By Jordyn Dahl Herald staff writer

Fires have erupted all over Colorado this month during the peak of its tourism season.

The Weber Fire is about 30 miles away, but smoke could be seen in Durango for the fire’s first few days, and that caused some tourists to cancel their vacations and call businesses inquiring about the proximity of the blaze.

Businesses also say those not from Colorado don’t understand where all the fires are and think Durango is close to the Front Range, where the Waldo Canyon Fire has burned 18,500 acres and 346 homes.

“We’ve had quite a few cancellations from people because of the smoke,” said Kelly Scott, manager of the Durango Riverside Resort. “A lot of people don’t understand how far away (the fires) are, and they are concerned about fires in the Denver area thinking it’s in our backyard.”

The Durango Chamber of Commerce has received about two to four phone calls an hour from people asking about the fires and smoke, said Jack Llewellyn, the chamber’s executive director.

The city is trying to send the message that it is “business as usual,” Llewellyn said.

Anne Klein, spokeswoman for the Durango Area Tourism Office, echoed Llewellyn, saying Durango is still open for tourism and places such as Purgatory at Durango Mountain Resort and Vallecito Lake are operating as normal.

The office has been directing inquiries about smoke to the San Juan Basin Health Department, Klein said.

For some, it has been businesses as usual.

The DoubleTree Hotel has not received any cancellations, General Manager Peter Marshall said.

“Our pace is on target. We haven’t seen any effect so far, except for a few phone calls inquiring about impact to the area,” he said.

Eric Kiesel, owner of Half Price Tees, said he hasn’t noticed a change in visitation.

Mesa Verde National Park – which is about seven miles west of the Weber Fire, according to its website – has not seen a decrease in visitors and has remained open throughout the fire, said spokeswoman Betty Lieurance.
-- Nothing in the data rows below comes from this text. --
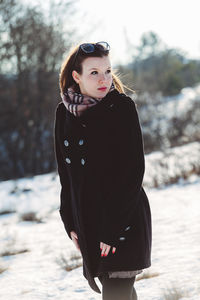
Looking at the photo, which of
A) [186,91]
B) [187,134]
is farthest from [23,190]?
[186,91]

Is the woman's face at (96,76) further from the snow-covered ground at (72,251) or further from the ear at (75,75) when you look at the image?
the snow-covered ground at (72,251)

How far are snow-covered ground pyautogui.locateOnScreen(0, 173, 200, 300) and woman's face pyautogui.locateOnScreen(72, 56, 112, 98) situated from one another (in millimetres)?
1605

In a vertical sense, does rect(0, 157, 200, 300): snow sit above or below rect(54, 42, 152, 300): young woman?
below

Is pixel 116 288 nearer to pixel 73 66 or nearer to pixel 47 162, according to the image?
pixel 73 66

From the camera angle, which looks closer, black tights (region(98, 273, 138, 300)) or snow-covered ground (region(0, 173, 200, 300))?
black tights (region(98, 273, 138, 300))

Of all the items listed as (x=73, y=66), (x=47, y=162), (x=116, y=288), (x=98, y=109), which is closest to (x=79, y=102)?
(x=98, y=109)

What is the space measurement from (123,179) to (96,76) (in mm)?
524

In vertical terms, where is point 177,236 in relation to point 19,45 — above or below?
below

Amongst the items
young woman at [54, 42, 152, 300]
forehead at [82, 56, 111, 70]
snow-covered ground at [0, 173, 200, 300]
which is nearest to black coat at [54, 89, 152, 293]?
young woman at [54, 42, 152, 300]

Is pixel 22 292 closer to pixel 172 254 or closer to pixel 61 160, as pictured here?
pixel 172 254

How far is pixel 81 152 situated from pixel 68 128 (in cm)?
17

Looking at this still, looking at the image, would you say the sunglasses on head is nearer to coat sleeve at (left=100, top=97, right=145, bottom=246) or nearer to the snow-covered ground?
coat sleeve at (left=100, top=97, right=145, bottom=246)

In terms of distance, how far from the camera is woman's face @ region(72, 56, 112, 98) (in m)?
1.92

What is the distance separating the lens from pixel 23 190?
869 centimetres
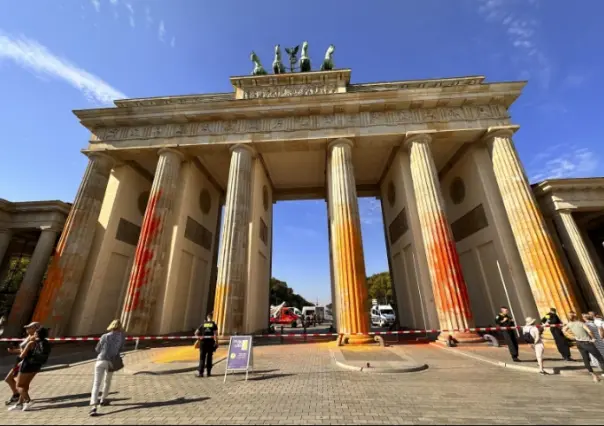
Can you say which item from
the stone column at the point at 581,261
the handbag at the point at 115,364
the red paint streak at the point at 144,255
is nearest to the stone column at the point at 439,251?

Some of the campgrounds have not been so fortunate.

The Durango KOA Campground has had about five cancellations a day, said owner Jay Coates.

“People ask about smoke,” he said. “The proximity to fires is probably a big concern.”
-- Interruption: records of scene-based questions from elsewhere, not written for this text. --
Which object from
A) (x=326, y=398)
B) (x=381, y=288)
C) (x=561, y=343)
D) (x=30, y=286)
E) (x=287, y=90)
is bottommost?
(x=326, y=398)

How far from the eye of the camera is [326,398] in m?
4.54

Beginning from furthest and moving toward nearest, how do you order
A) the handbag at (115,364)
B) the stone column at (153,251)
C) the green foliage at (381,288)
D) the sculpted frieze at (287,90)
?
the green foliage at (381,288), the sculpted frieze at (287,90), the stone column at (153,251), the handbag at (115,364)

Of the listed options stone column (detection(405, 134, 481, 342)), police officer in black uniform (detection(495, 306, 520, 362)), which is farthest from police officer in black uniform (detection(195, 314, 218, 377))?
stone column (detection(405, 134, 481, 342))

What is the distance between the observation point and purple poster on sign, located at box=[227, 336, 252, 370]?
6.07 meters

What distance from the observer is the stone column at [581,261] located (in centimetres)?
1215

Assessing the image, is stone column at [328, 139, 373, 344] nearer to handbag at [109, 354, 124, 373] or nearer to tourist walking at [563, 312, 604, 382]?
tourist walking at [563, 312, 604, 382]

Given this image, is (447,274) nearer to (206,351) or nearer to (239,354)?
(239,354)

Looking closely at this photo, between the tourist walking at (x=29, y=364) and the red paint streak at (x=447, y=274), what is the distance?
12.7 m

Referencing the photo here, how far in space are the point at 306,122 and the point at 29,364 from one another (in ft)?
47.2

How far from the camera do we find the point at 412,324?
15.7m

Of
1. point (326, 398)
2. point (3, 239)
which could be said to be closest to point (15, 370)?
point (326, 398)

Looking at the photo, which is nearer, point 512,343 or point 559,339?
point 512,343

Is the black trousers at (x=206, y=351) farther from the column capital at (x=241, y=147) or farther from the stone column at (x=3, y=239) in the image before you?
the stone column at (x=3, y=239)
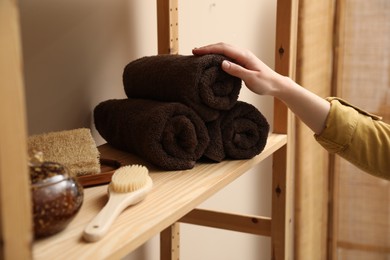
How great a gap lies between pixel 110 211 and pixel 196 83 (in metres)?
0.28

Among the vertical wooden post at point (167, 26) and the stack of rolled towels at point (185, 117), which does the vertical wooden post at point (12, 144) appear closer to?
the stack of rolled towels at point (185, 117)

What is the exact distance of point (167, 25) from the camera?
1112mm

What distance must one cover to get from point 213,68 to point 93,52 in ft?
1.03

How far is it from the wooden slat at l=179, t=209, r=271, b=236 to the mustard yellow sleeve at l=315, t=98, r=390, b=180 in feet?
0.82

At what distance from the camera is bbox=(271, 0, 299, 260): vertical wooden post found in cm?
102

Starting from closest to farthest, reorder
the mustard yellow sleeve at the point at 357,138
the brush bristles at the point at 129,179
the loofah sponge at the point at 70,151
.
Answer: the brush bristles at the point at 129,179 → the loofah sponge at the point at 70,151 → the mustard yellow sleeve at the point at 357,138

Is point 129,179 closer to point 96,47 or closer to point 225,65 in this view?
point 225,65

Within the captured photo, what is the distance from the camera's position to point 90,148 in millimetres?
713

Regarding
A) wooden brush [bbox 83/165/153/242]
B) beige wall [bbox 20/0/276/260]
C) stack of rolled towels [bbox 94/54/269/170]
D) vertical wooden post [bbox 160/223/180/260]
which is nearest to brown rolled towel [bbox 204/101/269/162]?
stack of rolled towels [bbox 94/54/269/170]

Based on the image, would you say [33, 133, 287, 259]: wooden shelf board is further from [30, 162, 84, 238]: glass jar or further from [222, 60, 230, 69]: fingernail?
[222, 60, 230, 69]: fingernail

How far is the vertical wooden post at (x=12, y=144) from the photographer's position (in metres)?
0.33

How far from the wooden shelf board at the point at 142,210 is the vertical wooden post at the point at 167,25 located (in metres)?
0.34

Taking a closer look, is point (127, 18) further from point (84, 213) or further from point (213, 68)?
point (84, 213)

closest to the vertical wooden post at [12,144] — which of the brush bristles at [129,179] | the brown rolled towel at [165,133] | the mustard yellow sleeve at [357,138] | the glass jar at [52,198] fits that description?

The Lightner Creek Campground – near the Lightner Creek Fire that has burned 85 acres and is 40 percent contained – paints a different picture.
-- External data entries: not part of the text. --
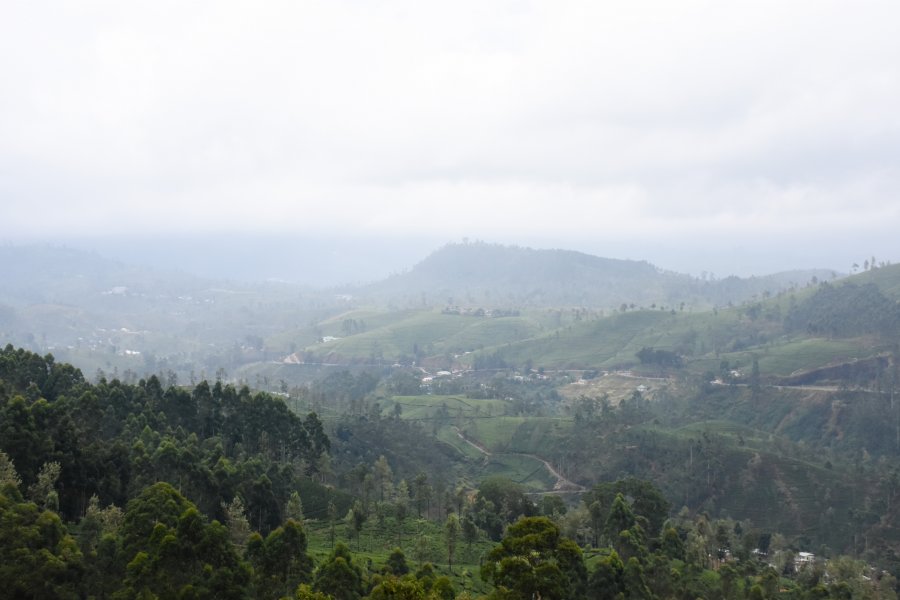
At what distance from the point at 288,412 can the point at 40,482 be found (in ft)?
117

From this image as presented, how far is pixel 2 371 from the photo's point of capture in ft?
222

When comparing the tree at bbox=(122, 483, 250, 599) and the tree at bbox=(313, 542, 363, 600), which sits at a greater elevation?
the tree at bbox=(122, 483, 250, 599)

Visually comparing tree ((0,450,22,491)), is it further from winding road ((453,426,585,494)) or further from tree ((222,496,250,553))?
winding road ((453,426,585,494))

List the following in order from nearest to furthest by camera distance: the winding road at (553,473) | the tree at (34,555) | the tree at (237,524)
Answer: the tree at (34,555) → the tree at (237,524) → the winding road at (553,473)

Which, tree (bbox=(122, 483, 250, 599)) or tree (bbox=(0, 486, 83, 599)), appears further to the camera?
tree (bbox=(122, 483, 250, 599))

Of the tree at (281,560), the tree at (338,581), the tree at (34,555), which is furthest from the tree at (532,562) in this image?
the tree at (34,555)

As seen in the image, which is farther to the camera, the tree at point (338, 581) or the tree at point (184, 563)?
the tree at point (338, 581)

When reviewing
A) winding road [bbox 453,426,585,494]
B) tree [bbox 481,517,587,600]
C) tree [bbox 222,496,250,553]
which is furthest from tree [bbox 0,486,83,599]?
winding road [bbox 453,426,585,494]

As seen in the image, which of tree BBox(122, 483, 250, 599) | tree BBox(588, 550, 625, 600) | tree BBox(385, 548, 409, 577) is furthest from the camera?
tree BBox(385, 548, 409, 577)

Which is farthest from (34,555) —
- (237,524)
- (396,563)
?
(396,563)

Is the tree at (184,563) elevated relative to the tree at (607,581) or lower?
elevated

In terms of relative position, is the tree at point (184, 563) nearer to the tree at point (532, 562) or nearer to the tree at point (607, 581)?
the tree at point (532, 562)

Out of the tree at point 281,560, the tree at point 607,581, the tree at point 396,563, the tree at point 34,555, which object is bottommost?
the tree at point 396,563

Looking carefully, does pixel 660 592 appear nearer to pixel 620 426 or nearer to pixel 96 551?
pixel 96 551
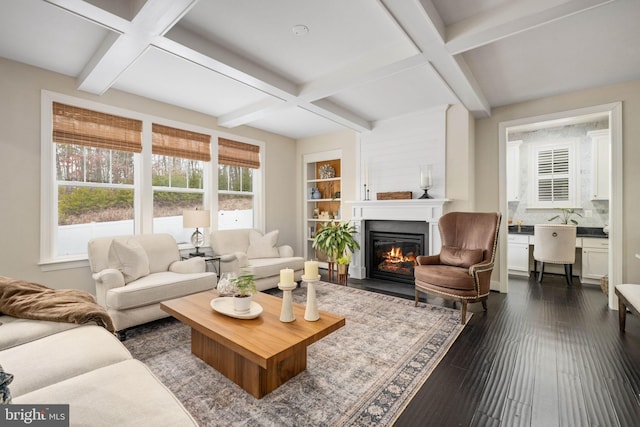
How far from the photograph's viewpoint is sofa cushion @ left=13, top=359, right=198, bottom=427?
94 centimetres

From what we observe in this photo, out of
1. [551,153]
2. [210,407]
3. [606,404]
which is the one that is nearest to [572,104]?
[551,153]

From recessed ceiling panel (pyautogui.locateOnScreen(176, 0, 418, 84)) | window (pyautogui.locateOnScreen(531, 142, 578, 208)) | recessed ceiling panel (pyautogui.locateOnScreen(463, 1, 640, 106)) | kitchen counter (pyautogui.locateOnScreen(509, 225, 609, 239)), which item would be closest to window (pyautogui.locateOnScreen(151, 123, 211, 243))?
recessed ceiling panel (pyautogui.locateOnScreen(176, 0, 418, 84))

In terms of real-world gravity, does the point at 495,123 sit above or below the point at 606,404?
above

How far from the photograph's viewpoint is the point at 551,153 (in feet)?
17.3

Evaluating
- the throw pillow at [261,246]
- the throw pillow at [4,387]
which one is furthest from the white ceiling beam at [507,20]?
the throw pillow at [261,246]

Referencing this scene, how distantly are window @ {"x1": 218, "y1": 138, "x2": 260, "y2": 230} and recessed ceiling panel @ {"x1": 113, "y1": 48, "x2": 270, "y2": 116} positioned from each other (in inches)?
29.6

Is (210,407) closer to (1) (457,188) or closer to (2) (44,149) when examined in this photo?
(2) (44,149)

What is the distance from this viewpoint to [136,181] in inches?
145

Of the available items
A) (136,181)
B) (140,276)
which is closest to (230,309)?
(140,276)

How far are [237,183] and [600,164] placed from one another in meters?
6.13

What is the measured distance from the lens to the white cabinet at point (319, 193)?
219 inches

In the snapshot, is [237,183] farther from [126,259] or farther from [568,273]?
[568,273]

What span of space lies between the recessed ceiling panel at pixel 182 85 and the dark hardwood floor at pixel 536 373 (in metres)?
3.48

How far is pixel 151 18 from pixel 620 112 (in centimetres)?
484
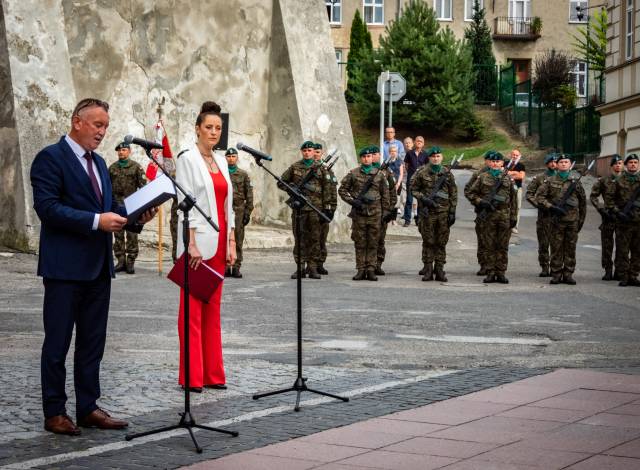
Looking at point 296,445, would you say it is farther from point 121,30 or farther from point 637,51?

“The campground is open, and the phone is ringing steadily with folks wanting to make new reservations,” owner Cheryl Amorelli said in an email.

The Durango & Silverton Narrow Gauge Railroad also says it has seen good passenger numbers, though it is always prepared for a fire.

The train has two full water wagons traveling behind each train and a helicopter is on standby that can drop water should something happen, said Paul Schranck, general operations manager for the train.

The city is taking precautions against starting other fires and has canceled this year’s annual fireworks display, along with Bayfield, Vallecito and Silverton.

La Plata County has placed restrictions on open burning within the county, and Durango currently prohibits open burning within city limits.